Brain Cancer Canada Funds Canadian Research Aiming To Treat Brain Cancer

TORONTO, Oct. 24, 2021 (GLOBE NEWSWIRE) -- Brain Cancer Canada has issued a $100,000 grant to Canadian research exploring new frontiers of brain cancer treatment. Drs. Cynthia Hawkins and Roman Melnyk will receive the funds for their ground-breaking attempt to target high-grade gliomas (HGG). HGGs are aggressive and incurable brain cancers, such as glioblastoma, with an almost 100% fatality rate and no effective treatment. The funds were made available thanks to the generous support from sponsors, including Scotia Wealth Management, Yamana Gold, and Hampton Securities.
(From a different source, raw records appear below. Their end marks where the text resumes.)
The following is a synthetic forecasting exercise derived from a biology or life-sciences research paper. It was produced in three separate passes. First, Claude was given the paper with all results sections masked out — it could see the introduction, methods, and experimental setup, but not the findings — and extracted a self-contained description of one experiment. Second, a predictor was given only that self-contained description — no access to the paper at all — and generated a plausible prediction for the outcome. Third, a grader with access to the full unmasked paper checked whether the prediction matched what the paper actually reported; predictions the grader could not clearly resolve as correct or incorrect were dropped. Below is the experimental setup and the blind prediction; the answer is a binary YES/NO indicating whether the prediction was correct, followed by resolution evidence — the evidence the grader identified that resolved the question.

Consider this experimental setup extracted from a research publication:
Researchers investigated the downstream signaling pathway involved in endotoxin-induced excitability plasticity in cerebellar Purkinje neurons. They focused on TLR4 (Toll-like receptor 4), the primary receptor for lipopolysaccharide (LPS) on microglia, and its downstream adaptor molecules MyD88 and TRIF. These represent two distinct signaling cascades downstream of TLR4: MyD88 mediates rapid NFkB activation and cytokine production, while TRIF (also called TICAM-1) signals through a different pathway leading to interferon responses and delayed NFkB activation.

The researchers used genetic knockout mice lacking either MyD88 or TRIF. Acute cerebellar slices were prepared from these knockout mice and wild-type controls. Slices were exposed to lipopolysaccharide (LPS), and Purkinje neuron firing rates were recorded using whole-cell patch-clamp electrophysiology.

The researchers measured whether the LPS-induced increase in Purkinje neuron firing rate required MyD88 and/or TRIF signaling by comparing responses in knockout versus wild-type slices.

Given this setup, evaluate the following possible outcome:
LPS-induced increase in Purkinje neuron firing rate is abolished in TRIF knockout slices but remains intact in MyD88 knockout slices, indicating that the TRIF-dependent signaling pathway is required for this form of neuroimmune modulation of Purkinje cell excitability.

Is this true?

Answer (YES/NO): NO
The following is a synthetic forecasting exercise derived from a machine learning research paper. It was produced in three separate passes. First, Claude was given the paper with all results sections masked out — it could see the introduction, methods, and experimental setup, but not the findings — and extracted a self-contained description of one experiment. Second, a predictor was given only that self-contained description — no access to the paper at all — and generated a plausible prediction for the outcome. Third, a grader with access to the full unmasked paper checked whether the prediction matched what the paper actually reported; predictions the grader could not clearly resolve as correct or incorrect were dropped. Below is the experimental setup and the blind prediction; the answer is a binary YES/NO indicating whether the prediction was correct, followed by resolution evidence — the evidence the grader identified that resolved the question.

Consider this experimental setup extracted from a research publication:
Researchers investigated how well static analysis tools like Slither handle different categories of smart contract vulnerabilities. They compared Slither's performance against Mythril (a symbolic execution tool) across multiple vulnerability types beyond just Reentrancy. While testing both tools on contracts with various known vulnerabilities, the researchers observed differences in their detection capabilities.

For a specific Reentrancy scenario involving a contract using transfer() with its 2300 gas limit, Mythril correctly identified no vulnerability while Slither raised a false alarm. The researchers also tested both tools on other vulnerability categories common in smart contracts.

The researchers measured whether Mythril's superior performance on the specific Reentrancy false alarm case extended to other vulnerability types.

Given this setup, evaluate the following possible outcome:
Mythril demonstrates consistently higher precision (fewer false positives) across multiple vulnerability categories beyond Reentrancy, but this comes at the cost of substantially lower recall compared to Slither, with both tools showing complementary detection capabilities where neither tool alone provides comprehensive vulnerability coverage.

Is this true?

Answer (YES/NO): NO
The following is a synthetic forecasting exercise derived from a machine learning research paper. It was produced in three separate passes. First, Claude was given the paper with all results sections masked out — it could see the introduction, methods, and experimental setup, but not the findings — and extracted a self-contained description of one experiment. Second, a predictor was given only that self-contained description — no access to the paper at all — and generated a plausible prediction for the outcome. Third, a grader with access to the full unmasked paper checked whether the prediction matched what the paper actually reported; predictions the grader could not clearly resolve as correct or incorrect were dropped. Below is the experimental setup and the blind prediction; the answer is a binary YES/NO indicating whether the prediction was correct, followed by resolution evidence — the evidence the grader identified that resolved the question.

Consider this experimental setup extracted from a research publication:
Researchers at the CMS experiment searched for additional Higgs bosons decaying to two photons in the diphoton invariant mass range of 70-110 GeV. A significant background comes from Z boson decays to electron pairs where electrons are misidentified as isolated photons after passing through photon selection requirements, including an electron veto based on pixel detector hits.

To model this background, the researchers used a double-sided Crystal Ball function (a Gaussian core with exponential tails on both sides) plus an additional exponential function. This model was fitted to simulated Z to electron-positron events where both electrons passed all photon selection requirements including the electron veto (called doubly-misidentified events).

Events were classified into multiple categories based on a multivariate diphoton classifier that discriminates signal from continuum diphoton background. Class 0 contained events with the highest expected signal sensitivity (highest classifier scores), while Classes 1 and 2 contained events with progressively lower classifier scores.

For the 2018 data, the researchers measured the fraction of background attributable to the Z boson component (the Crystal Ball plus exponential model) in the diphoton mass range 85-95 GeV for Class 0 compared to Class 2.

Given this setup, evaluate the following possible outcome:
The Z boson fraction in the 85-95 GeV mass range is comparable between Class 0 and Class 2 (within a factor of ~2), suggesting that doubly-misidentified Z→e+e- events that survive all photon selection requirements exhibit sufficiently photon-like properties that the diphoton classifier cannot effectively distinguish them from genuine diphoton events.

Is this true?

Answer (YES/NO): NO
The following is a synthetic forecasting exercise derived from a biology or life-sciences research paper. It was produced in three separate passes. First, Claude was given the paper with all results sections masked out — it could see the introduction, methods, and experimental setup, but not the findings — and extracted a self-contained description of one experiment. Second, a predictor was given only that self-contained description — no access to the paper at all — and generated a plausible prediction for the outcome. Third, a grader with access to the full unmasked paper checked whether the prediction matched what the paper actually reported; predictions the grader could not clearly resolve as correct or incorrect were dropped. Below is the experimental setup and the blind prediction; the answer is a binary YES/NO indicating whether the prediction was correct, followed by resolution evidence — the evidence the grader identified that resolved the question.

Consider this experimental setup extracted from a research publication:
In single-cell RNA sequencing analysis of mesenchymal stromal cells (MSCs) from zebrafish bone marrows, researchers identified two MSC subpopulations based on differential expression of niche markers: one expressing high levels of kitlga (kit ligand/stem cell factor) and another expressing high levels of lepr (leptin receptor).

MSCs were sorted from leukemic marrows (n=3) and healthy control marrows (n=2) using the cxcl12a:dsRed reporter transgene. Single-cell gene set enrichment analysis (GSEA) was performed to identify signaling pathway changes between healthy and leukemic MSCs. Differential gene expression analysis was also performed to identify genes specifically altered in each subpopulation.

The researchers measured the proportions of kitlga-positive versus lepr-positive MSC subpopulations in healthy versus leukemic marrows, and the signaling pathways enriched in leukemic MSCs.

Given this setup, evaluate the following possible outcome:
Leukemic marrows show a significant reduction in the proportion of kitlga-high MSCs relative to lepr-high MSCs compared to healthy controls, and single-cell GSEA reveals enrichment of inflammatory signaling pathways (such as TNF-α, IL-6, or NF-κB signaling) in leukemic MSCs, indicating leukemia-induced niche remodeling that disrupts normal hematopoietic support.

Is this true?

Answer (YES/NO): YES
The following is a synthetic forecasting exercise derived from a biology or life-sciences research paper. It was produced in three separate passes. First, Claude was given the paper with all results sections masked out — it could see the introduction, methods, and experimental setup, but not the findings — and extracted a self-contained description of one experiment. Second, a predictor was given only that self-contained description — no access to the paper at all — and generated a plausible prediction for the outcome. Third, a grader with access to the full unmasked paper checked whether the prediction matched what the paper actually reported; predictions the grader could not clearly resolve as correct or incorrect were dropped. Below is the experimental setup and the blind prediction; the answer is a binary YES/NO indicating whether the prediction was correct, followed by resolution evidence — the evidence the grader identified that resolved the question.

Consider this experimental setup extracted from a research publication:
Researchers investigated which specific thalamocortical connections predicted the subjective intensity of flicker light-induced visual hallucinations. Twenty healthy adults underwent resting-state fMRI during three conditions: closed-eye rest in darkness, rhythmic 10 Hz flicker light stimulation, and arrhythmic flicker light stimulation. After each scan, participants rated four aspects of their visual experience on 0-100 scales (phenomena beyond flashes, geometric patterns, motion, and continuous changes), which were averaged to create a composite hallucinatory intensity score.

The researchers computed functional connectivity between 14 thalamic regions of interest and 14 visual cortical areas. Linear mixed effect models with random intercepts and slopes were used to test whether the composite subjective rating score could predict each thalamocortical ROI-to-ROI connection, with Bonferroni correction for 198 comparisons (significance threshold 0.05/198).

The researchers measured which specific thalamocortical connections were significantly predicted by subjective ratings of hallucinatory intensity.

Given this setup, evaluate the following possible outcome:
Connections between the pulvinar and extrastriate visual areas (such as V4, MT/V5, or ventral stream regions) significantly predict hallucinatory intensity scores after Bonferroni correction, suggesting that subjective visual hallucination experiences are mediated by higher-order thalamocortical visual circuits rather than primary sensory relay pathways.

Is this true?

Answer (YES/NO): NO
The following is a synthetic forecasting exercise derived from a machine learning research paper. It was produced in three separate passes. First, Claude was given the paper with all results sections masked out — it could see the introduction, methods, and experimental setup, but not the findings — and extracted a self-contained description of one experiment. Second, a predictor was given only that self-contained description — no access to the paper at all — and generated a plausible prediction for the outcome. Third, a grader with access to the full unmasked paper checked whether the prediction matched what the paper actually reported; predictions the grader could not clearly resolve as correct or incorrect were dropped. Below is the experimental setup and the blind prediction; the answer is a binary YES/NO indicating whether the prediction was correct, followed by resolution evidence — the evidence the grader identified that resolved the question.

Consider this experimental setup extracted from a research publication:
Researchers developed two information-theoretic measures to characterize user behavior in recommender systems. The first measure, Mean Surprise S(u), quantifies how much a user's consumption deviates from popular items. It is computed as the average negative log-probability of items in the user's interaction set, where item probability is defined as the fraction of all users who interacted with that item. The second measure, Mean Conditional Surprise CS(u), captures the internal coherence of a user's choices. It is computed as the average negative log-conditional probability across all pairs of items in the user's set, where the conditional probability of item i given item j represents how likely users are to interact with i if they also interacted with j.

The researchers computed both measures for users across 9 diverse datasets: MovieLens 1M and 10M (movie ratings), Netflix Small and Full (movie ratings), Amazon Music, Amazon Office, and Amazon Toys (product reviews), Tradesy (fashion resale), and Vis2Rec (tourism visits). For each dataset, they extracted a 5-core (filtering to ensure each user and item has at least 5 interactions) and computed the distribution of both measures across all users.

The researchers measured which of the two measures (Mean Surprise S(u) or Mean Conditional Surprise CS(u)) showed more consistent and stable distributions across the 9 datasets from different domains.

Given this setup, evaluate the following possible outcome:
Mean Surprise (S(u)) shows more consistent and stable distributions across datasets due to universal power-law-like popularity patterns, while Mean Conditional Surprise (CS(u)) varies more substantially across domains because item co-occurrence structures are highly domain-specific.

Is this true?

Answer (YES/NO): NO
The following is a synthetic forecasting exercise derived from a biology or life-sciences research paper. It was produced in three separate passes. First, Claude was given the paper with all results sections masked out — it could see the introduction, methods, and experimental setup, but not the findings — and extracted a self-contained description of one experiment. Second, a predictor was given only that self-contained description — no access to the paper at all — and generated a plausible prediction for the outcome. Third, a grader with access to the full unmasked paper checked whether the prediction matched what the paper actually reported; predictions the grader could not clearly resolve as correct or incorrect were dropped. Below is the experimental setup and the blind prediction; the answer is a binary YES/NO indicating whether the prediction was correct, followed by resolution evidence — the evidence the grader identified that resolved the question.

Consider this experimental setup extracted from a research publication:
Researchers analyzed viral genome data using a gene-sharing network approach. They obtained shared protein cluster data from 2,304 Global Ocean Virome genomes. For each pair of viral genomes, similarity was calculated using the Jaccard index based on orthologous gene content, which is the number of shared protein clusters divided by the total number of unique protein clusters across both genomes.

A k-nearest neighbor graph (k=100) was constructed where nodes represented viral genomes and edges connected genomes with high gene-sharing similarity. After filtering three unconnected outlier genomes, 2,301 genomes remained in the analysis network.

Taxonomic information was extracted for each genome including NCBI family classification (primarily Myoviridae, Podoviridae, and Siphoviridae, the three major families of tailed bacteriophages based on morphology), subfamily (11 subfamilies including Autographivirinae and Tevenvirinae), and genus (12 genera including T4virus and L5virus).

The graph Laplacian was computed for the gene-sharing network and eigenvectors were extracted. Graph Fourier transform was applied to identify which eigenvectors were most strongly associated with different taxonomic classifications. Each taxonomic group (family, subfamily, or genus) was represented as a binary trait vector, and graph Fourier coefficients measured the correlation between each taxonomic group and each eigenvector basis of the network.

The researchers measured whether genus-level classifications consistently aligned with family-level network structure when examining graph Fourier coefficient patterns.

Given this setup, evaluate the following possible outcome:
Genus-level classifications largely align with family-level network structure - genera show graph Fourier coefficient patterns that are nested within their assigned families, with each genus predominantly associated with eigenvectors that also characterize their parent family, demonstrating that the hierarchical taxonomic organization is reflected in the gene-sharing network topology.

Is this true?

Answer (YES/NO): NO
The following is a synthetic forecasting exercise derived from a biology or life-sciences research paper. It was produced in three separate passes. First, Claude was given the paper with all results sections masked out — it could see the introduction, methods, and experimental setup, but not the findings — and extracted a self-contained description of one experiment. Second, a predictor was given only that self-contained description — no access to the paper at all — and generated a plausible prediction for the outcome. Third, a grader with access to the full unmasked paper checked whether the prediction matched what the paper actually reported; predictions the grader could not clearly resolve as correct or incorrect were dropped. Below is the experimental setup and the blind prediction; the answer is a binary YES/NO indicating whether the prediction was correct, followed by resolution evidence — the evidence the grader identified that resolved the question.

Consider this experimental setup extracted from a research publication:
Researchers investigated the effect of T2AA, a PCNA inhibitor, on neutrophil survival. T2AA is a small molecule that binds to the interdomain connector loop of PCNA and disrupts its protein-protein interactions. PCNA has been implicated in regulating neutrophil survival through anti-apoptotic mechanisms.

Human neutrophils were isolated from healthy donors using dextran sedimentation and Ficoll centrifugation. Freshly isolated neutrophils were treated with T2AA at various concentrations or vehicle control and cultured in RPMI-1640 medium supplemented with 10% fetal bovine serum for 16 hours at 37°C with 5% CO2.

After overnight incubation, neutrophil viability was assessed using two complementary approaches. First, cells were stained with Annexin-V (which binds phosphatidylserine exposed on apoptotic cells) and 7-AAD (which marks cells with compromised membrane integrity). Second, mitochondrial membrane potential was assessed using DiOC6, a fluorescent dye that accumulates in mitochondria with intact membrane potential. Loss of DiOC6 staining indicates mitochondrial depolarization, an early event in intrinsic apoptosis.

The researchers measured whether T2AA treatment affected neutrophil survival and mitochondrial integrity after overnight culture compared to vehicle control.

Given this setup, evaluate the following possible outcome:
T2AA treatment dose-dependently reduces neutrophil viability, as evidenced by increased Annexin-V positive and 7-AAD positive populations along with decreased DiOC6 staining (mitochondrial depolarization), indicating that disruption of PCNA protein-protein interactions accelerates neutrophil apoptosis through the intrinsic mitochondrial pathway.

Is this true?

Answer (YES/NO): NO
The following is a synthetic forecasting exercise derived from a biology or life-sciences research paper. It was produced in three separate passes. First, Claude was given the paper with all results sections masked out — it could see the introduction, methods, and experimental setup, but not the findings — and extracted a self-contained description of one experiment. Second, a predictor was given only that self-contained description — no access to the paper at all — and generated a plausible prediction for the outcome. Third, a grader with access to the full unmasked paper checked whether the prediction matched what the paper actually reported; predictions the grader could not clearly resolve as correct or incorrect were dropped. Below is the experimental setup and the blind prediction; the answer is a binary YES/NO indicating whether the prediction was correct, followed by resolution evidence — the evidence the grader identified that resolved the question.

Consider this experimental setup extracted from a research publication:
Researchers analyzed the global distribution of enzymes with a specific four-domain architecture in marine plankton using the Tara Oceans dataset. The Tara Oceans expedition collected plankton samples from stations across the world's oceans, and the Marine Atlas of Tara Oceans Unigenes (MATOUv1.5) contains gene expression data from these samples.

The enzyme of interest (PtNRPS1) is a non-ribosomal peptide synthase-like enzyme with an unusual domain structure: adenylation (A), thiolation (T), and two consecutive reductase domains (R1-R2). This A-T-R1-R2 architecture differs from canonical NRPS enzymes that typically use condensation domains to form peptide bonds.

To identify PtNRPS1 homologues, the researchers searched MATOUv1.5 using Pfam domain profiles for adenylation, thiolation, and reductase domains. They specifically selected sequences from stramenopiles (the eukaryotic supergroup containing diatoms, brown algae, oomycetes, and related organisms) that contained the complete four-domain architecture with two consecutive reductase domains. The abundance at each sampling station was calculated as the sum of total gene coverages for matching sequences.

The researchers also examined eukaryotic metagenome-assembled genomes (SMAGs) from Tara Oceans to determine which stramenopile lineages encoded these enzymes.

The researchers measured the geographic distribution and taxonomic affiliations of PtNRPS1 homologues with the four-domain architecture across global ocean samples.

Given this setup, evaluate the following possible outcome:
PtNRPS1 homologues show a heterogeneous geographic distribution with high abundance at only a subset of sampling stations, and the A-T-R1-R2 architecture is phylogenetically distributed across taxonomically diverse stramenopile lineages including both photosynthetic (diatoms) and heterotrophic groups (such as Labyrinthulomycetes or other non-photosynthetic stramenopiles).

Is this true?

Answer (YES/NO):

Drs. Hawkins and Melnyk are developing a potential therapeutic approach that targets the RAS pathway. RAS can become dysregulated, causing cell growth and cell survival of HGGs. Their research aims to create a protein chimera called RRSP-DT that can address all the diverse ways RAS becomes dysregulated, bringing it back to a normal state. The therapy, if successful, could benefit patients diagnosed with pediatric or adult HGGs.

"This funding will allow us to follow up on our exciting early studies suggesting the protein chimera developed in Dr. Melnyk’s lab may be a promising new therapeutic approach to treat high grade gliomas," said Dr. Hawkins, neuropathologist and Senior Scientist, Cell Biology at The Hospital for Sick Children (SickKids) in Toronto.

High-grade gliomas are a group that includes various brain cancers, which are particularly aggressive. The estimated two-year survival rate is 20%, despite the current standard of care that includes surgery, chemotherapy, and radiation therapy. In addition, these diseases deteriorate the quality of life for patients as they progress. However, research into treatments and technologies to combat these types of cancers is tragically underfunded. Less than 3% of all governmental cancer funding is devoted to brain cancer research.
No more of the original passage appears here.